The evolution of wireless systems toward sixth-generation (6G) networks demands data rates in the order of terabits per second, sub-millisecond latency, and massive device connectivity that existing millimeter-wave (mmWave) infrastructure cannot fully support. Terahertz (THz) communication, spanning the 0.1–10 THz band, has emerged as a promising enabler of this vision because of its enormous available bandwidth. However, the practical deployment of THz networks is constrained by severe propagation losses, high molecular absorption, and the substantial power consumption of THz-band hardware components such as power amplifiers, mixers, and high-resolution data converters, raising serious concerns for the energy sustainability of future networks. This paper presents a comprehensive investigation into energy-efficient THz communication for sustainable 6G networks. We first characterize the propagation and hardware-level factors that govern THz energy consumption, and then propose an integrated energy-efficient framework combining hybrid analog-digital beamforming, intelligent reflecting surfaces (IRS), artificial intelligence (AI)-driven adaptive resource allocation, and renewable energy-aware base station sleep scheduling. A system-level energy efficiency model is formulated, and simulation studies are carried out to evaluate the proposed framework against conventional fully-digital THz architectures. Results show that the proposed scheme achieves up to 58% improvement in energy efficiency (bits/Joule/Hz) at moderate transmit power levels and demonstrates favourable scaling with increasing IRS array size. The findings offer practical design guidance for building THz-enabled 6G infrastructure that balances ultra-high throughput with the sustainability goals of next-generation wireless networks.
Introduction
This paper investigates energy-efficient terahertz (THz) communication for 6G wireless networks, addressing the growing energy demands of future applications such as extended reality (XR), holographic communication, autonomous systems, and the Industrial Internet of Things (IIoT). While the THz spectrum (0.1–10 THz) offers extremely high bandwidth capable of supporting terabit-per-second data rates, it also presents significant challenges, including severe path loss, molecular absorption, signal blockage, and high hardware power consumption.

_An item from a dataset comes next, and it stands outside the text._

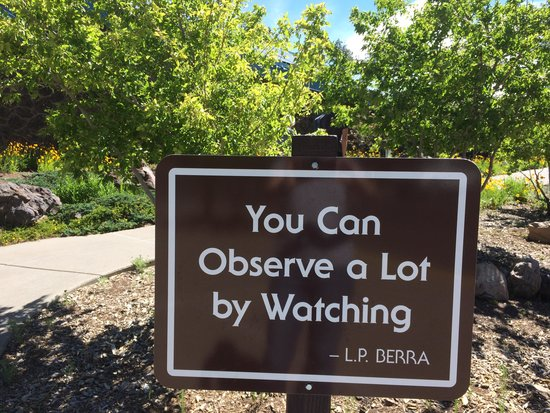Lowell Observatory: Great advice!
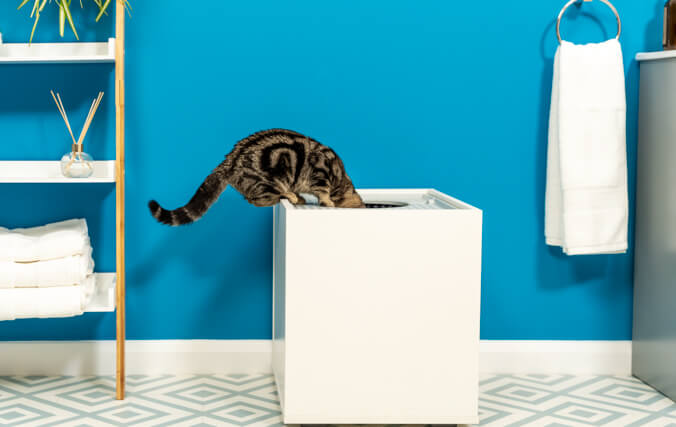 """A tabby cat looking into a white little box"""" data-image-id="""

The study identifies major sources of energy inefficiency in THz systems, including:
High power consumption of THz RF hardware (power amplifiers, ADCs/DACs, oscillators, and cooling systems).
Energy-intensive beamforming and signal processing required by ultra-massive MIMO antenna arrays.

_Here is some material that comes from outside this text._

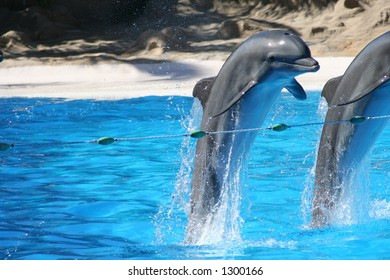 Bottle Nosed Dolphins at Loro Parque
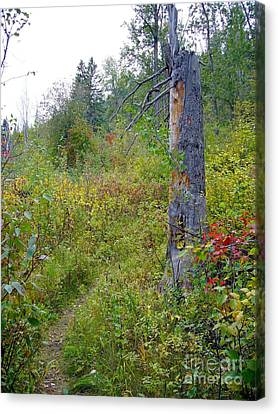 Canvas Print featuring the photograph Trail Sign by Jim Sauchyn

Increased energy usage due to dense deployment of small cells needed to overcome the limited communication range of THz signals.
To overcome these challenges, the paper proposes an integrated energy-efficient framework built on four key components:
Hybrid analog–digital beamforming to reduce the number of active RF chains while maintaining beamforming performance.
Intelligent Reflecting Surface (IRS)-assisted communication to improve signal coverage using passive reflecting surfaces with minimal power consumption.
AI-driven adaptive resource allocation, where reinforcement learning dynamically adjusts transmit power, beam directions, RF chain activation, and IRS configurations according to traffic and channel conditions.
Renewable-aware sleep scheduling, which uses locally harvested renewable energy and intelligently switches underutilized THz access points into low-power sleep modes.
The paper also develops a mathematical energy efficiency model that evaluates system performance by considering data throughput, transmit power, circuit power, IRS control power, and renewable energy harvesting.
Simulation results for a 300 GHz indoor THz network demonstrate that the proposed framework significantly outperforms conventional fully digital beamforming and standard hybrid beamforming approaches. The proposed system:
Achieves higher energy efficiency at lower transmit power.
Benefits substantially from IRS deployment, with performance improving until approximately 512 reflecting elements, after which gains diminish.
Reduces power consumption of RF chains, power amplifiers, and data converters through hybrid beamforming and passive IRS support.
Conclusion
This paper presented a comprehensive framework for energy-efficient terahertz communication in support of sustainable 6G networks. By systematically identifying the propagation- and hardware-level sources of energy inefficiency in THz systems, and by integrating hybrid beamforming, intelligent reflecting surfaces, AI-driven adaptive resource allocation, and renewable-aware sleep scheduling into a unified architecture, the proposed approach demonstrates substantial energy efficiency gains — up to 58% over conventional fully-digital designs — without compromising the ultra-high throughput that motivates THz adoption in the first place. As 6G standardization progresses, such energy-aware design principles will be essential to ensuring that the pursuit of terabit-scale wireless connectivity remains compatible with the sustainability goals of next-generation telecommunications infrastructure.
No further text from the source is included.